Stored dataset items
•••••

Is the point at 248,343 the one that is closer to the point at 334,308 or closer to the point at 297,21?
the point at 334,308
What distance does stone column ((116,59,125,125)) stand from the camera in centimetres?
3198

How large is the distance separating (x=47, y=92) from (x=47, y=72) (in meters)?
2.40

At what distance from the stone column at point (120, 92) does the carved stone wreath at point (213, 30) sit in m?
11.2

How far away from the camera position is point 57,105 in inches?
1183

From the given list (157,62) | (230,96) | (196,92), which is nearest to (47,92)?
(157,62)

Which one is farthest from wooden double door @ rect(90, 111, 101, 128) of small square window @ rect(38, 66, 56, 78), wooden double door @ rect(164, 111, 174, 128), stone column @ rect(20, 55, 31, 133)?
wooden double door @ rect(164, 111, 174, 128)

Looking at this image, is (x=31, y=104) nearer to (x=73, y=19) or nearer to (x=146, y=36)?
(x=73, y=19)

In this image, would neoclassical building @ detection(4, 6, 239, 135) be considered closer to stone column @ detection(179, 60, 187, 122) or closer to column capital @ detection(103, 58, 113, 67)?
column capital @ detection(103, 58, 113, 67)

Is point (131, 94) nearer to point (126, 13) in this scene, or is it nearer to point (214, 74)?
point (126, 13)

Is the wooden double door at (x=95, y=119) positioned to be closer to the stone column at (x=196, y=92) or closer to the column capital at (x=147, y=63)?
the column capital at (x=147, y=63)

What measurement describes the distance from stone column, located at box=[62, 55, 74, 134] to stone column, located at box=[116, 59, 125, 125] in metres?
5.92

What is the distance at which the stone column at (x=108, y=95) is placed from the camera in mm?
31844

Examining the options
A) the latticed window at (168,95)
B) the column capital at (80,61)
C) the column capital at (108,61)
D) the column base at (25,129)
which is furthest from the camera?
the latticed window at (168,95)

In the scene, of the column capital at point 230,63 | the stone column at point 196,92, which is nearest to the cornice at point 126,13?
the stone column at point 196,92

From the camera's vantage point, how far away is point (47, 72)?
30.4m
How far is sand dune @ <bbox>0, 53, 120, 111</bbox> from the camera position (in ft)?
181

•••••

> _PROBLEM DESCRIPTION_
From the line containing "At what distance" through the final line of the listing above, retype every line exactly; leave out everything else.

> _THE SOLUTION_
At what distance from the stone column at point (120, 92) does the carved stone wreath at point (213, 30) sit in m?
11.2

How far away from the camera position is point 57,105 in inches?
1183

From the given list (157,62) | (230,96) | (196,92), which is nearest to (47,92)?
(157,62)

Which one is farthest from wooden double door @ rect(90, 111, 101, 128) of small square window @ rect(38, 66, 56, 78), wooden double door @ rect(164, 111, 174, 128), stone column @ rect(20, 55, 31, 133)?
wooden double door @ rect(164, 111, 174, 128)

Looking at this image, is (x=31, y=104) nearer to (x=73, y=19) or nearer to (x=146, y=36)?
(x=73, y=19)

In this image, would neoclassical building @ detection(4, 6, 239, 135) be considered closer to stone column @ detection(179, 60, 187, 122) or closer to column capital @ detection(103, 58, 113, 67)?
column capital @ detection(103, 58, 113, 67)

Is point (131, 94) nearer to point (126, 13) in this scene, or is it nearer to point (214, 74)?
point (126, 13)

Is the wooden double door at (x=95, y=119) positioned to be closer to the stone column at (x=196, y=92) or closer to the column capital at (x=147, y=63)?
the column capital at (x=147, y=63)

What measurement describes the distance from stone column, located at box=[62, 55, 74, 134] to stone column, located at box=[116, 59, 125, 125] in metres?
5.92

What is the distance at which the stone column at (x=108, y=95) is placed from the camera in mm?
31844

Examining the options
A) the latticed window at (168,95)
B) the column capital at (80,61)
C) the column capital at (108,61)
D) the column base at (25,129)
which is furthest from the camera?
the latticed window at (168,95)

In the scene, of the column capital at point 230,63 | the stone column at point 196,92, which is nearest to the cornice at point 126,13?
the stone column at point 196,92

From the camera's vantage point, how far away is point (47, 72)?
30.4m
How far is sand dune @ <bbox>0, 53, 120, 111</bbox> from the camera position (in ft)?
181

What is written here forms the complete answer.